PASSAGE TO READ:
▶
Times Cryptic No 28638 – Saturday, 24 June 2023. Aced comprehensively!

I had no idea what was going on with the “ace” clue at 9ac. I could see what the answer must be, but the word-play whizzed straight past me for the ball-kid to catch. When the penny finally dropped, what a delight! One of the clues of the year, for me.

I mis-spelled the name of the author at 23ac, until problems with 12dn forced me to revisit it.

Thanks to the setter for a wonderful puzzle. How did you all get on?

Note for newcomers: The Times offers prizes for Saturday Cryptic Crosswords. This blog is for last week’s puzzle, posted after the competition closes. So, please don’t comment here on this week’s Saturday Cryptic.

Definitions are underlined. (ABC)* means anagram of ABC. Italics mark anagram indicators in the clues, and ‘assembly instructions’ in the explanations.

Across
1 Celebrity beats retired adventurer (8)
◀
DIRECTION 1: Reproduce the passage of the crossword blog post word for word, beginning at the words "Definitions are underlined." and ending after the words "in the explanations.".

Items from a data source:
▶
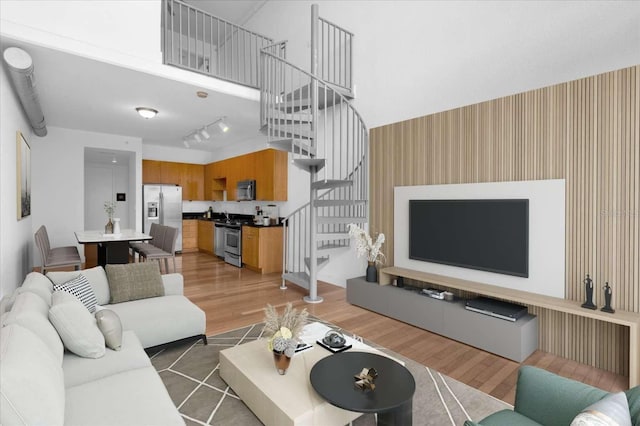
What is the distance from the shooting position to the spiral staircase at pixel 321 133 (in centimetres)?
433

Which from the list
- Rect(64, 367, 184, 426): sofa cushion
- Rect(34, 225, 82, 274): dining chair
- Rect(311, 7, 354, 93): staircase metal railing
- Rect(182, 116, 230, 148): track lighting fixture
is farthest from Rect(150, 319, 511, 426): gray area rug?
Rect(182, 116, 230, 148): track lighting fixture

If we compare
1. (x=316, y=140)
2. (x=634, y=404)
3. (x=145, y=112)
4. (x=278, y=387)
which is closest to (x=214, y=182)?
(x=145, y=112)

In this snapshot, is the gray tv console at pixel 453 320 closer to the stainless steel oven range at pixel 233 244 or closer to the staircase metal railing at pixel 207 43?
the stainless steel oven range at pixel 233 244

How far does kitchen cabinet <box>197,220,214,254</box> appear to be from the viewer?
797 cm

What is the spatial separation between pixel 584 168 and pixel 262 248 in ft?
15.8

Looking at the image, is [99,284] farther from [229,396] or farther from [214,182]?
[214,182]

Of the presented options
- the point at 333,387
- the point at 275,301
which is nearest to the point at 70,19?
the point at 275,301

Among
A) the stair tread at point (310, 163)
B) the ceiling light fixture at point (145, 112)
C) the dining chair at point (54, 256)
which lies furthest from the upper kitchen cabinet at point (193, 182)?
the stair tread at point (310, 163)

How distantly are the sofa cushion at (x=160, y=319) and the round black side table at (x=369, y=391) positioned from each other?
141 cm

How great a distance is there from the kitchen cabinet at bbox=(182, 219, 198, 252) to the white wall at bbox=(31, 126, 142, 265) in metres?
2.22

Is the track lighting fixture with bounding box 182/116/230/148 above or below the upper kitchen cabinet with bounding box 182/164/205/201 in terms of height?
above

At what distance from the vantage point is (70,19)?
11.0 feet

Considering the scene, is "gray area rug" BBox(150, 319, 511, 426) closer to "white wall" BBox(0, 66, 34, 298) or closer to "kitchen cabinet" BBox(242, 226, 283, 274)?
"white wall" BBox(0, 66, 34, 298)

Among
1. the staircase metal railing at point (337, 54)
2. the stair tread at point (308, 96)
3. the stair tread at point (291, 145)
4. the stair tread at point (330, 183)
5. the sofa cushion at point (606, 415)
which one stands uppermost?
the staircase metal railing at point (337, 54)
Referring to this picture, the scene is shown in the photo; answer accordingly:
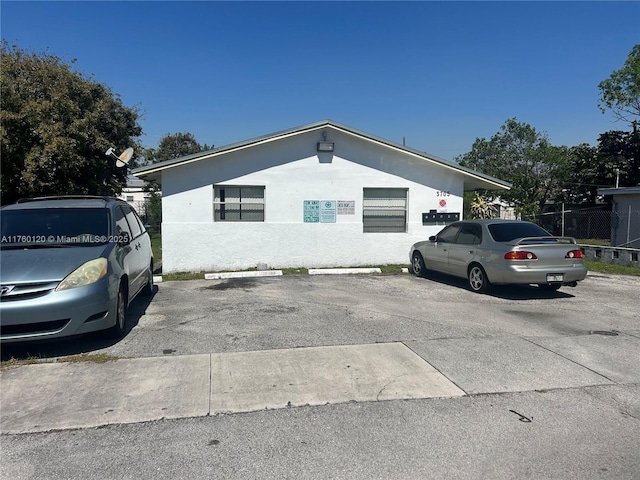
◀
DIRECTION 2: In the records, take the lines from the one that contains "Is the track" through the end of the records and write them out again with "stair tread" changed to "stair step" and everything else unchanged. Leave the pictures out of your answer.

EXERCISE ANSWER 1:
Definitions are underlined. (ABC)* means anagram of ABC. Italics mark anagram indicators in the clues, and ‘assembly instructions’ in the explanations.

EXERCISE ANSWER 2:
Is the track lighting fixture with bounding box 182/116/230/148 above or below the upper kitchen cabinet with bounding box 182/164/205/201 in terms of height?
above

At what distance from the vantage point is (70,19)?
11.0 feet

Considering the scene, is "gray area rug" BBox(150, 319, 511, 426) closer to "white wall" BBox(0, 66, 34, 298) or closer to "kitchen cabinet" BBox(242, 226, 283, 274)?
"white wall" BBox(0, 66, 34, 298)

Among
1. the staircase metal railing at point (337, 54)
2. the stair step at point (308, 96)
3. the stair step at point (291, 145)
4. the stair step at point (330, 183)
5. the sofa cushion at point (606, 415)
which one stands uppermost?
the staircase metal railing at point (337, 54)
Referring to this picture, the scene is shown in the photo; answer accordingly:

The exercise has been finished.